[Start of section]

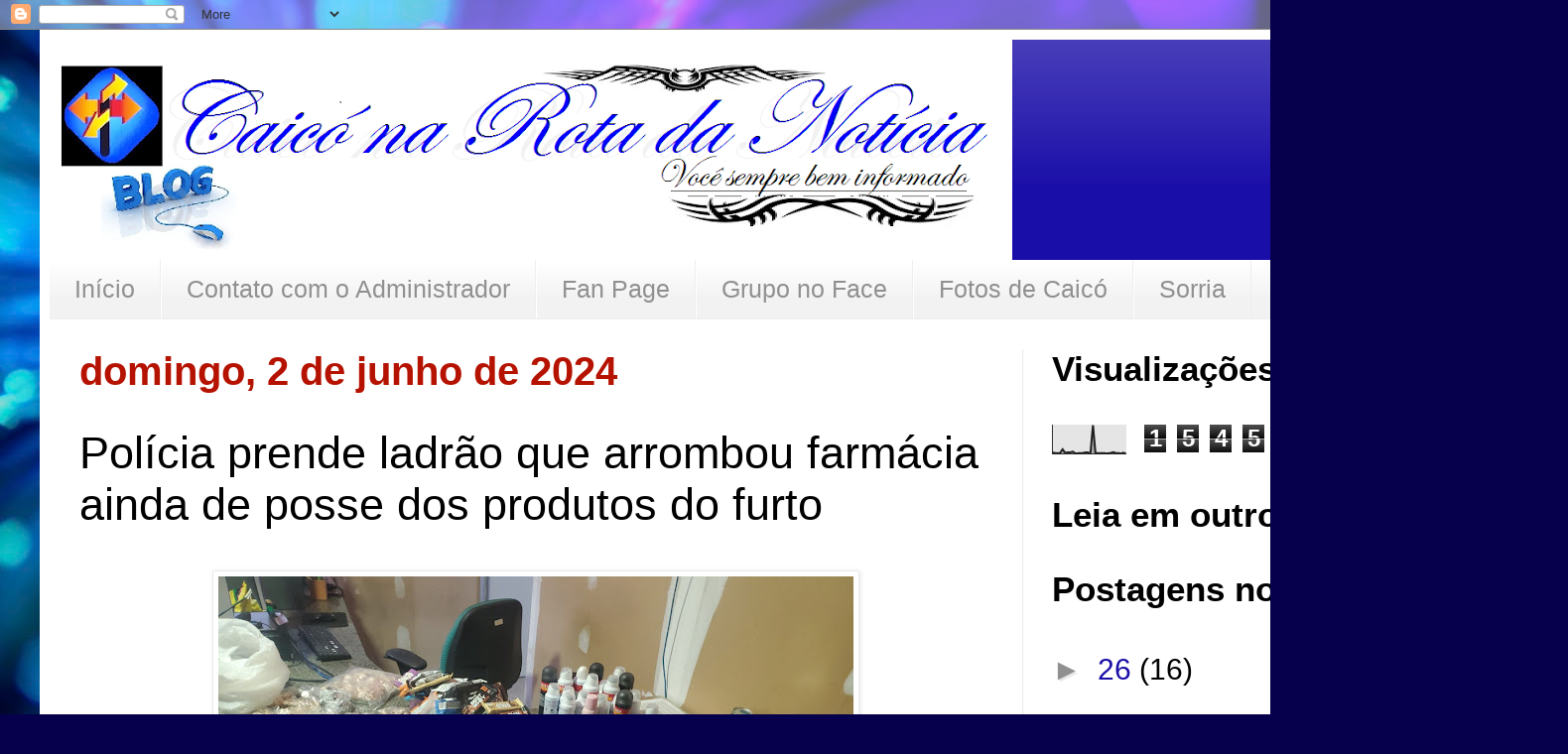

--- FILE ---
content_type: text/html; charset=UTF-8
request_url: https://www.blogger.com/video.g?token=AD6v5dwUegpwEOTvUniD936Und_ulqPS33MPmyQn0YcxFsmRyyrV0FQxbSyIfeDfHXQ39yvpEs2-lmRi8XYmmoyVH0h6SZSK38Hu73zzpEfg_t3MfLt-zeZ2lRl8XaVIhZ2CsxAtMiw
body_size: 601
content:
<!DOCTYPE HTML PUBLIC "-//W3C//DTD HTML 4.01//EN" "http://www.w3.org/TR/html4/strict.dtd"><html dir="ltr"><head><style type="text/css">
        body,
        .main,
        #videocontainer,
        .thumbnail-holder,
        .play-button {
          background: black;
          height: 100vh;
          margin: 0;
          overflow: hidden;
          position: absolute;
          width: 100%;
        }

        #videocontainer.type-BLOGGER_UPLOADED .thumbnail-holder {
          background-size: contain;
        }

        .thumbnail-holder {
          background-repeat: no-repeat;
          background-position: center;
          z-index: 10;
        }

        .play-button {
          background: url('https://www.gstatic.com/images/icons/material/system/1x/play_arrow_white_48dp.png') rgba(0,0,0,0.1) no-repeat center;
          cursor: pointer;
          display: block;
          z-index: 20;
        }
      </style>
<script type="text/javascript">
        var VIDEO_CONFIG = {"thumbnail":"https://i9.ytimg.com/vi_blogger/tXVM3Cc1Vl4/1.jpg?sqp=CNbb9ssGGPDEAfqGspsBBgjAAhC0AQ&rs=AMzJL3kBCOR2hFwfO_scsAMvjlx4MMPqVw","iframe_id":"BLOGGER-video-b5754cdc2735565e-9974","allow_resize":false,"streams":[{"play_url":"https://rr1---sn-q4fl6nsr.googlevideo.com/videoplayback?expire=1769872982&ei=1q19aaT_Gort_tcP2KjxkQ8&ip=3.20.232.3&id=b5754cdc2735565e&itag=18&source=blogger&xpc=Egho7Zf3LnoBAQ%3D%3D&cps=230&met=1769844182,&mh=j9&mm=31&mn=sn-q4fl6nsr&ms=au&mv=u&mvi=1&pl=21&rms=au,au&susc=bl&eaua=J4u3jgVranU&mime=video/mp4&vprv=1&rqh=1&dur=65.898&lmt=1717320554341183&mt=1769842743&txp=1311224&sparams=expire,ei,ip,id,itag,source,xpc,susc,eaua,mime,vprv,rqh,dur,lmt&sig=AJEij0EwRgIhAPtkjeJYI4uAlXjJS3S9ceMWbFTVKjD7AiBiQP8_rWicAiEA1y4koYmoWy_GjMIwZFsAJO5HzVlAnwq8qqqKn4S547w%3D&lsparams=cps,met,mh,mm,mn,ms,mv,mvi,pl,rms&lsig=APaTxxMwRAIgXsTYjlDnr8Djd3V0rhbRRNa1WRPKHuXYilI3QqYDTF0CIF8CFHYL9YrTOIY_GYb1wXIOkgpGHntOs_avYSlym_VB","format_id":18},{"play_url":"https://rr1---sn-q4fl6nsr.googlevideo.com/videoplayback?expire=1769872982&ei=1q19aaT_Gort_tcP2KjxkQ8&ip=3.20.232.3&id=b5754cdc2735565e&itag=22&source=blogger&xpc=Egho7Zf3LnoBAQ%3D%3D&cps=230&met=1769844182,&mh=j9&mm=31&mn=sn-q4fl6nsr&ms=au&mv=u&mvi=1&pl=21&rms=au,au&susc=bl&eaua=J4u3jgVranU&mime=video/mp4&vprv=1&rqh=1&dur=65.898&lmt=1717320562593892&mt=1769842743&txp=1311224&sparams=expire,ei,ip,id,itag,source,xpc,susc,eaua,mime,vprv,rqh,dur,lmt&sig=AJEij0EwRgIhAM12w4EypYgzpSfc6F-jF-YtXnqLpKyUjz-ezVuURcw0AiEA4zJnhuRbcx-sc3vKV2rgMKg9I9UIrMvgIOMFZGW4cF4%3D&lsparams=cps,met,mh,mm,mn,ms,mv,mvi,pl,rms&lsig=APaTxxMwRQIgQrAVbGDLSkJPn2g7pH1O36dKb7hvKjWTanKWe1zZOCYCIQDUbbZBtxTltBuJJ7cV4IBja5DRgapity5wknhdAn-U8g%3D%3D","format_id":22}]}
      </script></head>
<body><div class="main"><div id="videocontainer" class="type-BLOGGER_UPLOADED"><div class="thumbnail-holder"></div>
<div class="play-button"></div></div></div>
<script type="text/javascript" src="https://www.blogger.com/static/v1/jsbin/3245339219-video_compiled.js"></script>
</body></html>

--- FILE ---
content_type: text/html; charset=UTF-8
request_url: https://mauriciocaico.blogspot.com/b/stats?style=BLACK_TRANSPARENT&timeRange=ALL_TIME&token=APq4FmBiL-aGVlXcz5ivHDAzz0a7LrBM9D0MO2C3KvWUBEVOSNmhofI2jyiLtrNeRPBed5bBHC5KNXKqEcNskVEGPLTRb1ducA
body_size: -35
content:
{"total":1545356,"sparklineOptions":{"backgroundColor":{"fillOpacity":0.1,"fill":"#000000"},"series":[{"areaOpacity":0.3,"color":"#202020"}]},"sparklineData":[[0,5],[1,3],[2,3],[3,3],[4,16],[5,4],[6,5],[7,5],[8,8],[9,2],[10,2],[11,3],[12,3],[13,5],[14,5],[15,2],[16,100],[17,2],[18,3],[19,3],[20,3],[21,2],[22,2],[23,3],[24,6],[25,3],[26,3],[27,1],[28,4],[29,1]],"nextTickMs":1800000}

[End of section]
[Start of section]

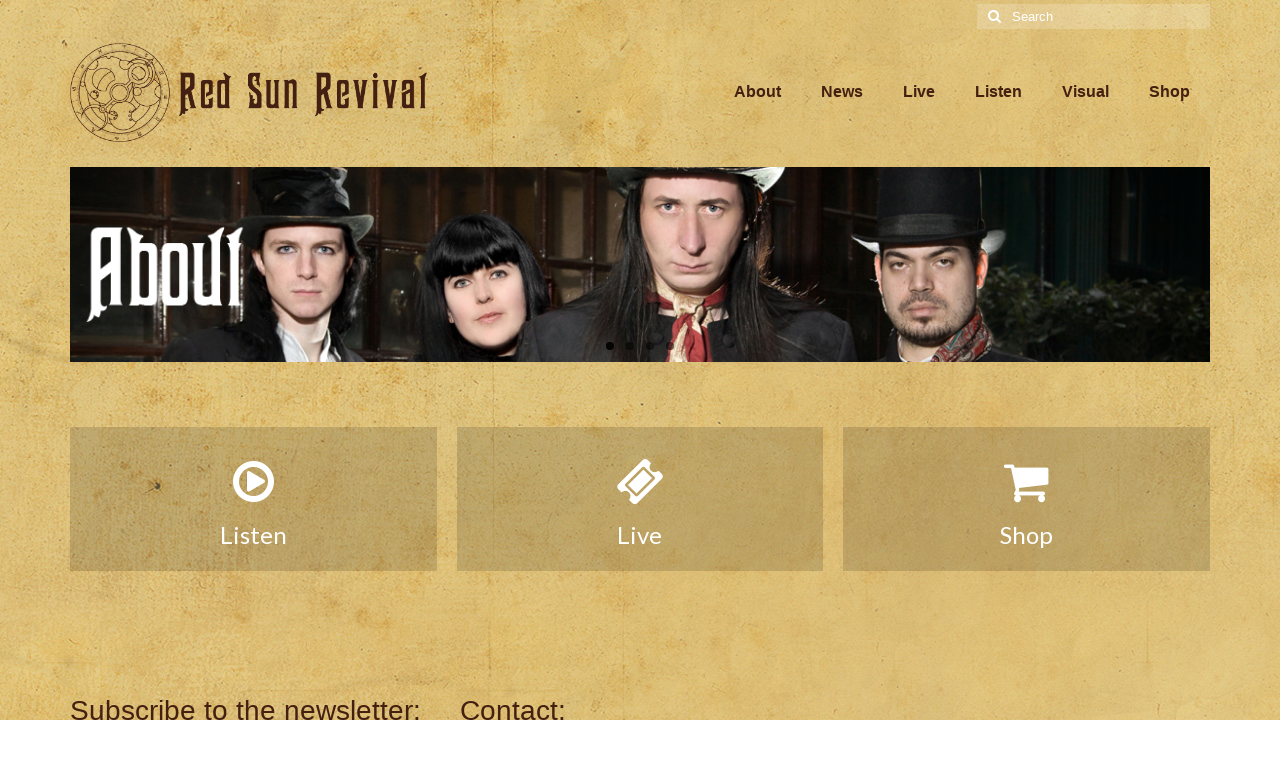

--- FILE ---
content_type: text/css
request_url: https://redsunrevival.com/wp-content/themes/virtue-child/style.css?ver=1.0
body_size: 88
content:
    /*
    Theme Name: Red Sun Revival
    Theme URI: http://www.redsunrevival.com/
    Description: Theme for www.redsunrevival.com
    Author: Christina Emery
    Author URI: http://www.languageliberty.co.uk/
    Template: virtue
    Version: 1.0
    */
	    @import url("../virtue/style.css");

[End of section]
[Start of section]

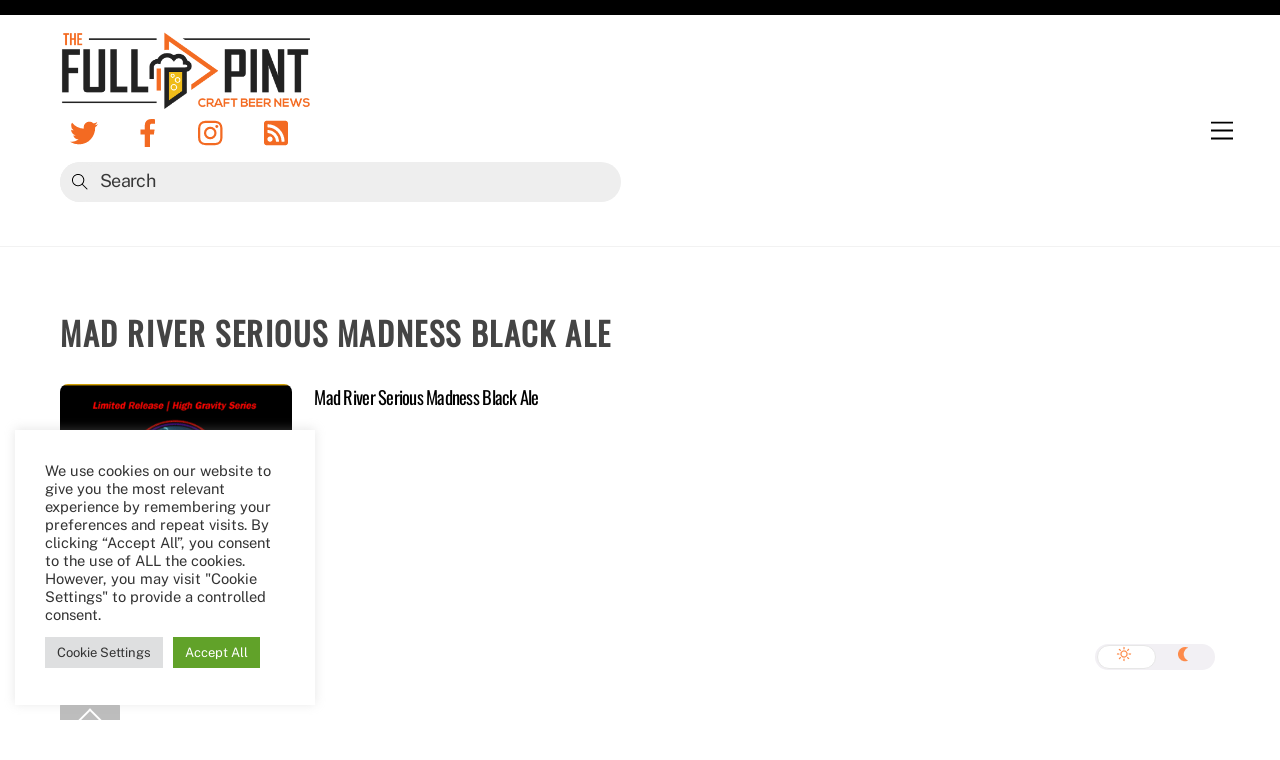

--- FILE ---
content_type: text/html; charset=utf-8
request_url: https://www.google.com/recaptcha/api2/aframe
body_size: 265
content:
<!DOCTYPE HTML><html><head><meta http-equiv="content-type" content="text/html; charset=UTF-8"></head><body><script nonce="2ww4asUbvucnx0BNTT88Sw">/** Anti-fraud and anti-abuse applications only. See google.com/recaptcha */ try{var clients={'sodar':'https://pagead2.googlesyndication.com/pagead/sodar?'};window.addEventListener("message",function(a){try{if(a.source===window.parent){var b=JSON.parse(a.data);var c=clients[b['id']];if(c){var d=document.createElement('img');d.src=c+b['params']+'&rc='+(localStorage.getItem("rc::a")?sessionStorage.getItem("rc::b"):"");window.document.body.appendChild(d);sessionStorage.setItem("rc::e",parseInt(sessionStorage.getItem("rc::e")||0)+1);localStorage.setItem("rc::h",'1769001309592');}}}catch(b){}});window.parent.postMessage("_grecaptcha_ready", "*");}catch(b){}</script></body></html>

[End of section]

Work instructions »
Copy out every line of the listing where the word "style" occurs.

Expected output »
<!DOCTYPE HTML PUBLIC "-//W3C//DTD HTML 4.01//EN" "http://www.w3.org/TR/html4/strict.dtd"><html dir="ltr"><head><style type="text/css">
      </style>
request_url: https://mauriciocaico.blogspot.com/b/stats?style=BLACK_TRANSPARENT&timeRange=ALL_TIME&token=APq4FmBiL-aGVlXcz5ivHDAzz0a7LrBM9D0MO2C3KvWUBEVOSNmhofI2jyiLtrNeRPBed5bBHC5KNXKqEcNskVEGPLTRb1ducA
request_url: https://redsunrevival.com/wp-content/themes/virtue-child/style.css?ver=1.0
	    @import url("../virtue/style.css");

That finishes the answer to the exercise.